Om mijn nek hangt een stopwatch hij geeft de tijd aan. Midden op het veld staat een grote klok die aftelt van tien tot nul. Maar ook dit apparaat geeft de tijd aan. Tijd is overal. Ik voel dat ik misselijk word.
Drie, twee, één, START! Ik ren. Ik ren zoals ik nog nooit gerend heb. Mijn strijdlust geeft me extra kracht, maar ik voel dat het niet genoeg is. Eerste bocht, ik lig voor, nog een heel leven in het vooruitzicht. Tweede bocht, nog steeds een lichte voorsprong, ik voel hoe mijn kindertijd aan me voorbij gaat. Tijd nadert me en ik voel hoe ik ouder word. Derde bocht, Tijd rent nu naast me, ik zie het heden voor me. De dagelijkse sleur waar ik in verkeer. Huisje, boompje, beestje, een gelukkig leven. Maar Tijd haalt me in. Het gelukkige beeld vervaagd en wordt langzaam zwart.

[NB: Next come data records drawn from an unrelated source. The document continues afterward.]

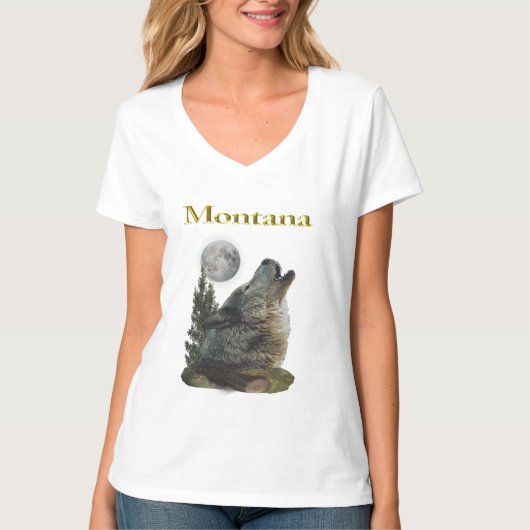 狼と月 Tシャツ (正面)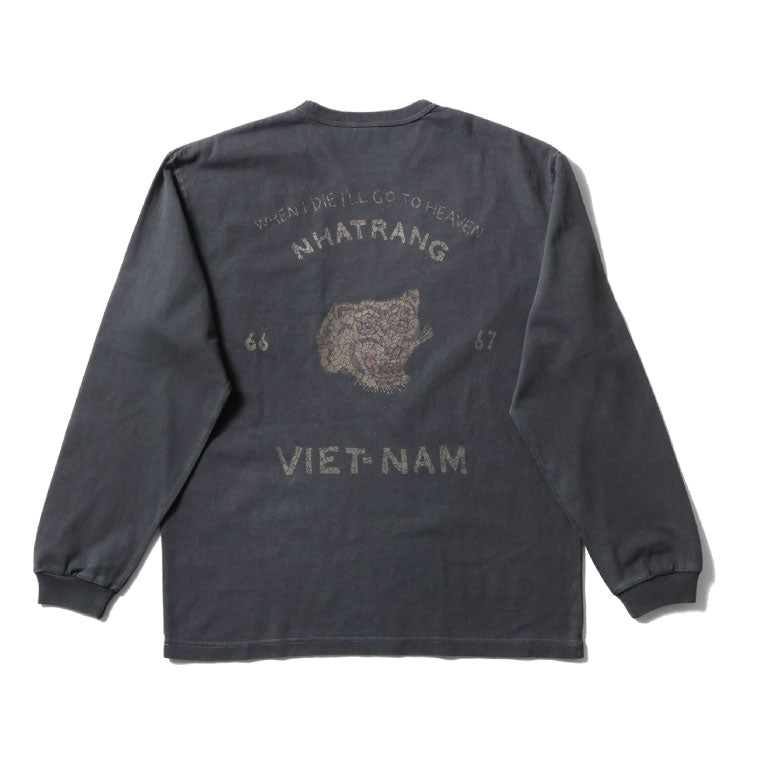 22384 PIGMENT US COTTON PRINT TEE (VIETNAM) - BLACK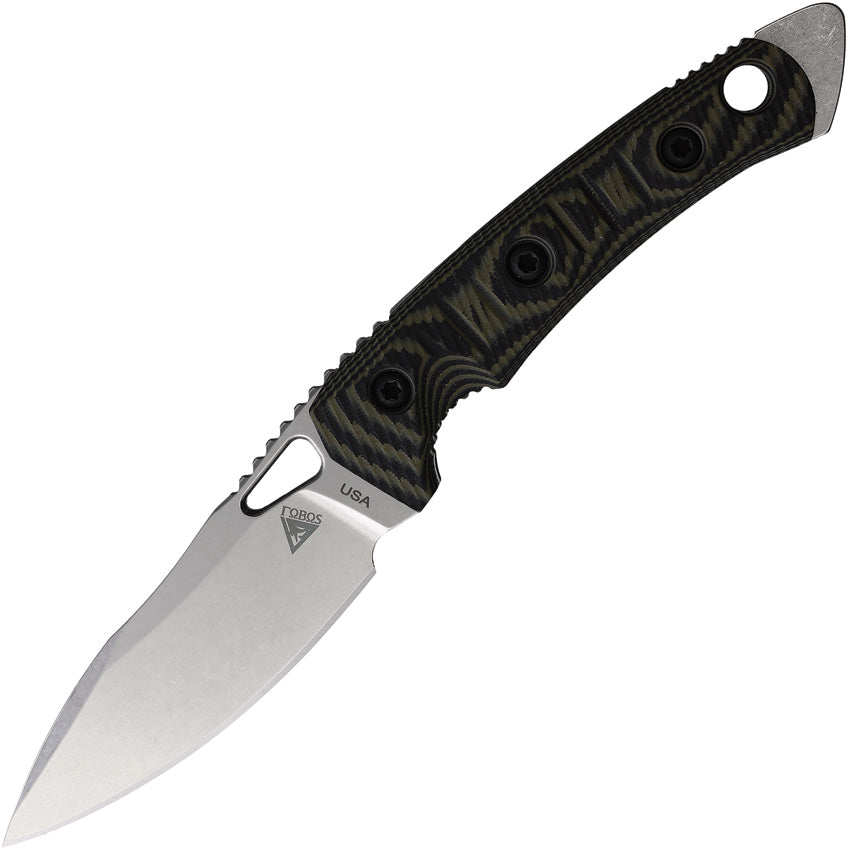 Cacula Fixed Blade Blk/Grn CACULA  BLACK OD GREEN G10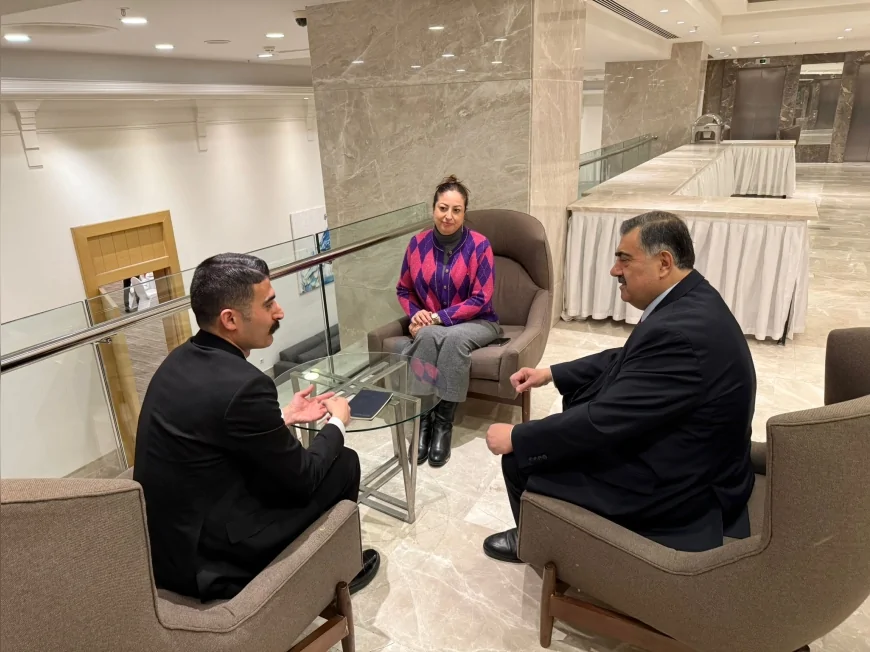 Bürokratlar ve Diplomatlar Birliği Derneği Genel Başkanı Yunus Şahin, Rıfat Sait ile Ankara’da diplomasi seminerleri ve ortak projeleri görüştü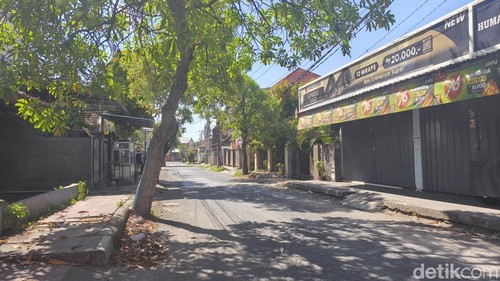 Kondisi ruas jalan Patimura Singaraja, Buleleng, Jumat (24/4/2026). (Made Wijaya/detikBali)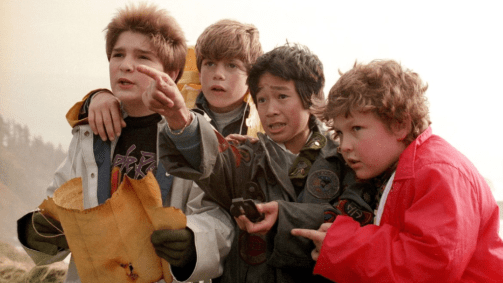 Elenco infantil de Os "Goonies"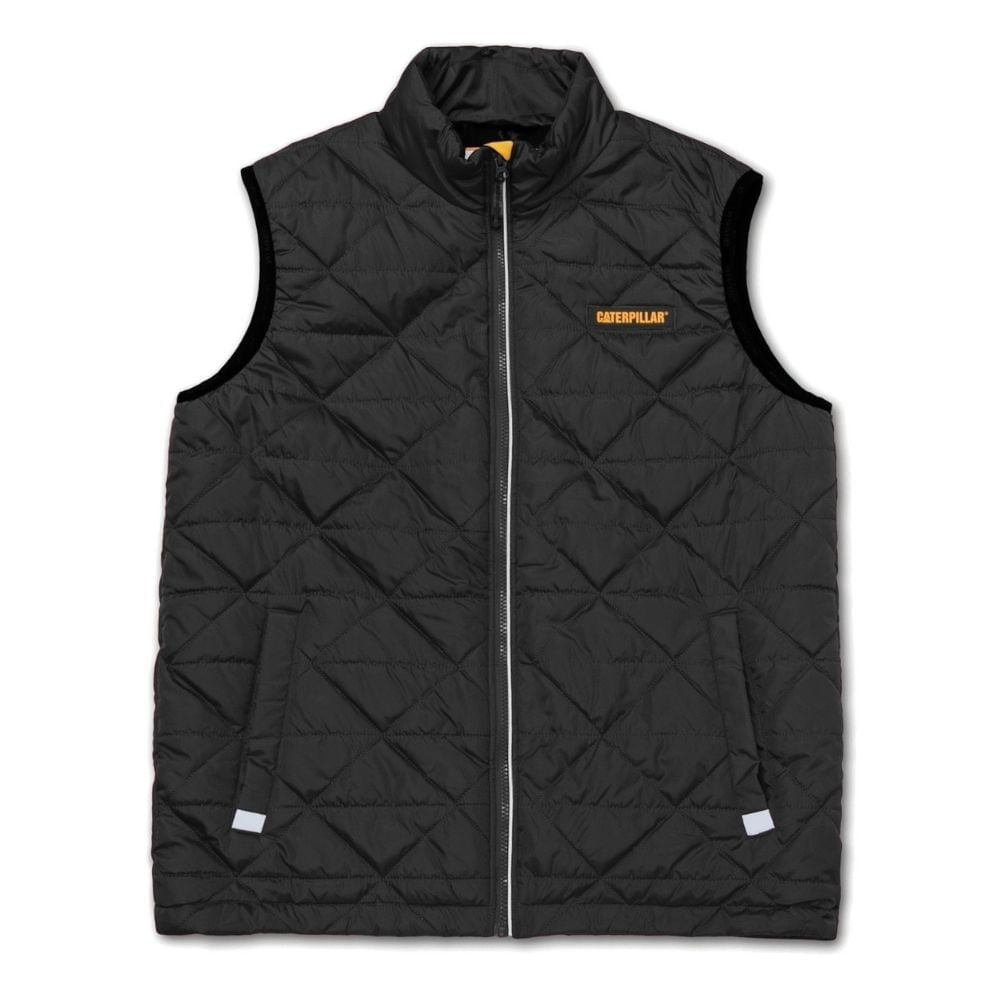 CHALECO HOMBRE MEDIUMWEIGHT INSULATED TRIANGLE QUILTED NEGRO - 1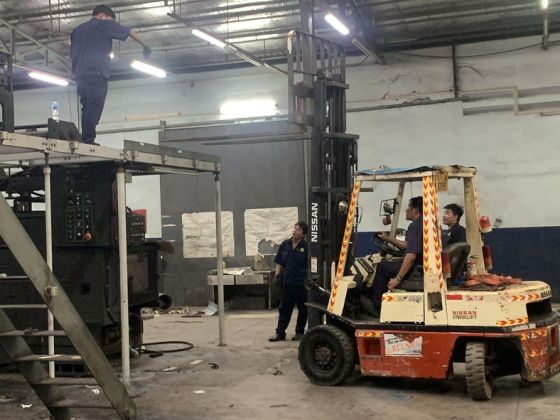 Dịch vụ tháo máy in cuồn GOSS MERCURY 578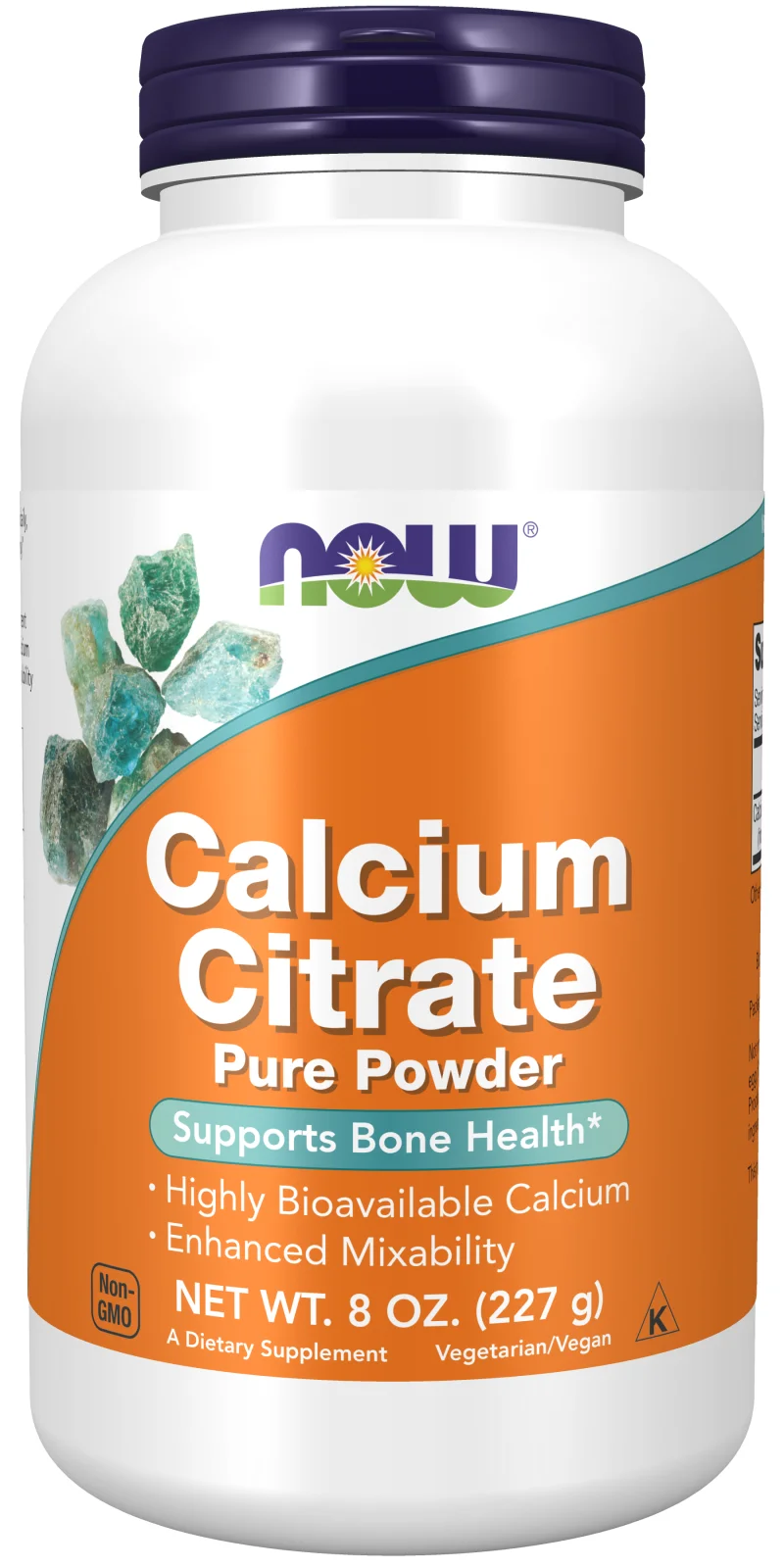 NOW Foods Calcium Citrate Pure Powder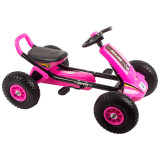 Cumpara ieftin Kart cu pedale si roti gonflabile Driver Kidscare Roz for Your BabyKids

Laatste bocht, ik zie hoe mijn leven aan me voorbij gaat. Ik zie het somber in. Dit is niet te doen. Tijd gaat veel te snel voorbij. Ik denk diep na. Er moet toch iets zijn. Alles heeft een zwakke plek, ook Tijd. Tijd is de alleenheerser van de mensheid. Tijd die als een dictator regeert. Hij bepaalt wanneer het tijd is. Als je het leuk hebt gaat de tijd te snel. Verveel je je, dan lijkt er geen eind aan iets te komen. Tijd is een pestkop, hij beslist. Hij wordt weergegeven op een klok… en… en…
Dat is het! Een klok! Ik voel hoe de stopwatch om mijn nek bungelt en grijp hem stevig vast. Ik zie hoe Tijd de finish nadert. Nog een paar stappen en alles zou verloren zijn. Ik zou verloren zijn. Maar ik ben Tijd te slim af. Ik druk op het pauze knopje van mijn stopwatch en de Tijd staat stil. Ik win!
Ik fiets langs een druk kruispunt, mijn stoplicht kleurt groen. Ik wil weg fietsen maar zie iets glinsteren op de grond ik stop om het op te pakken. Dan hoor ik een groot kabaal rechts van me. Een blauwe auto scheurt met een noodgang door rood. Met het opgeraapte horloge kijk ik de auto na. Dat scheelde niet veel…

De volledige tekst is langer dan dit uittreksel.